Check your understanding
1: In the mailing-list post about TestBot false positives, what would the blunt approach require maintaining?
2: From the mailing-list post about TestBot false positives, reproduce the stretch from "RFC How to get" through "effectively ignoring everything.".

Supplied text

RFC How to get rid of "always new" TestBot false positives?
Francois Gouget
fgouget at codeweavers.com
Tue Mar 31 07:25:41 CDT 2020
On Fri, 27 Mar 2020, Henri Verbeet wrote:
[...]
> If the main goal is to stop the testbot from being ignored, and to
> limit the number of new failures sneaking in, would it make sense to
> start with something fairly blunt, like ignoring failures for tests on
> unreliable configurations? E.g., suppose ddraw:ddraw7 reliably passed
> on w1064v1507, but not w1064v1809, you'd then blacklist all of
> ddraw:ddraw7 on w1064v1809. That means you potentially ignore some
> ddraw:ddraw7 tests that are reliable, but it would still be an
> improvement over effectively ignoring everything.
So that would mean maintaining a set of (test:unit, testbot-vm) tuples
where the TestBot should ignore new failures.
I'm not very fond of the blacklist approach. Once it's in place it may
be very tempting to just put every flaky test into it rather than fixing
it. This will lead to a long list of exceptions which will have to be
maintained. In particular knowing when to remove an entry will be very
important.

Supplied data

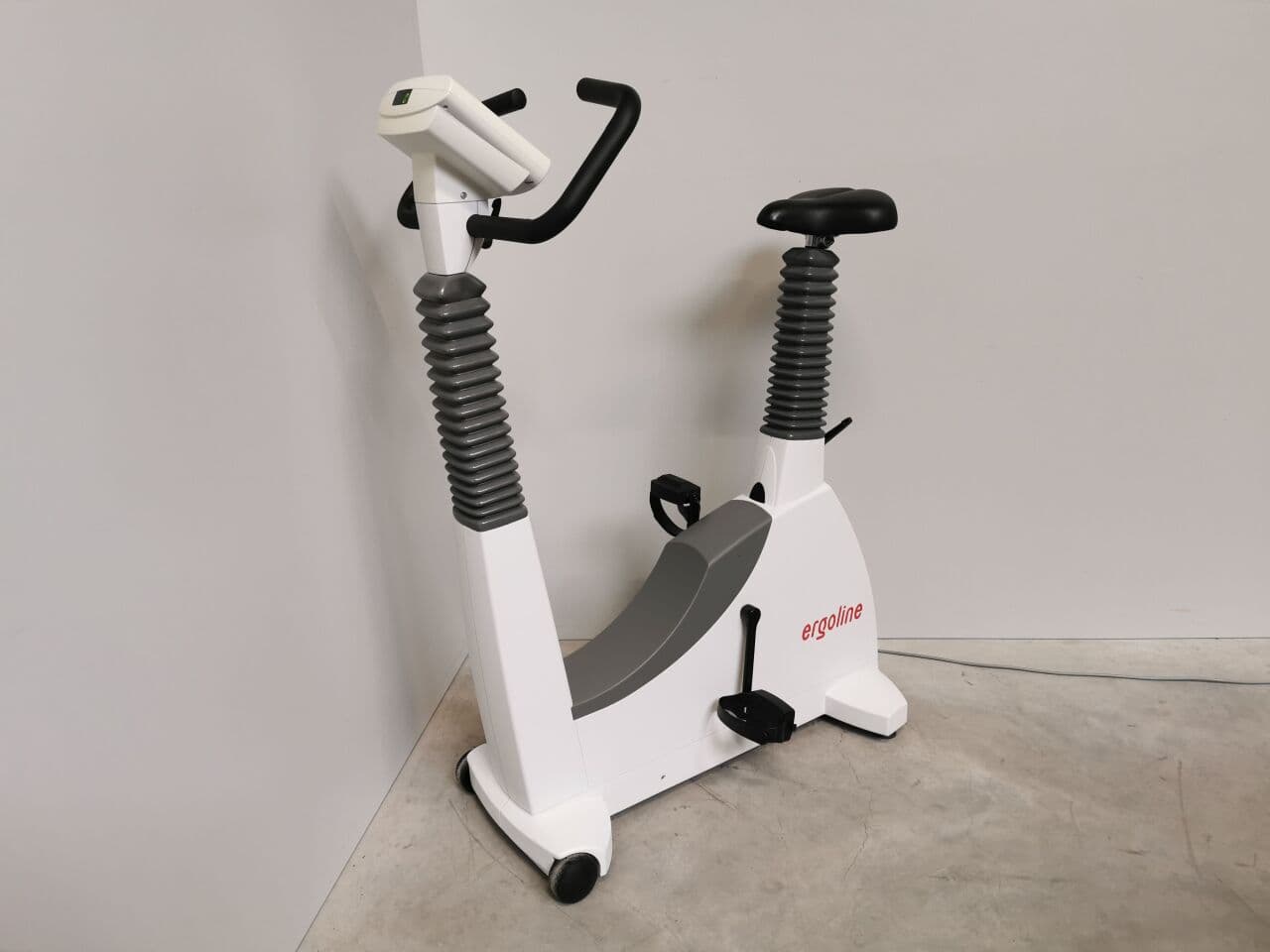 For Sale ERGOLINE ergoselect 100 P mit BD Stress Test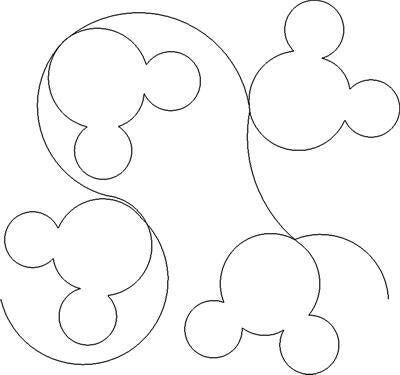 mouse-ears-var-2-standard.jpg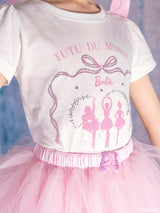 Always On Pointe T-Shirt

Exercise answers
1: A set of (test:unit, testbot-vm) tuples where the TestBot should ignore new failures.

2:
RFC How to get rid of "always new" TestBot false positives?
Francois Gouget
fgouget at codeweavers.com
Tue Mar 31 07:25:41 CDT 2020
On Fri, 27 Mar 2020, Henri Verbeet wrote:
[...]
> If the main goal is to stop the testbot from being ignored, and to
> limit the number of new failures sneaking in, would it make sense to
> start with something fairly blunt, like ignoring failures for tests on
> unreliable configurations? E.g., suppose ddraw:ddraw7 reliably passed
> on w1064v1507, but not w1064v1809, you'd then blacklist all of
> ddraw:ddraw7 on w1064v1809. That means you potentially ignore some
> ddraw:ddraw7 tests that are reliable, but it would still be an
> improvement over effectively ignoring everything.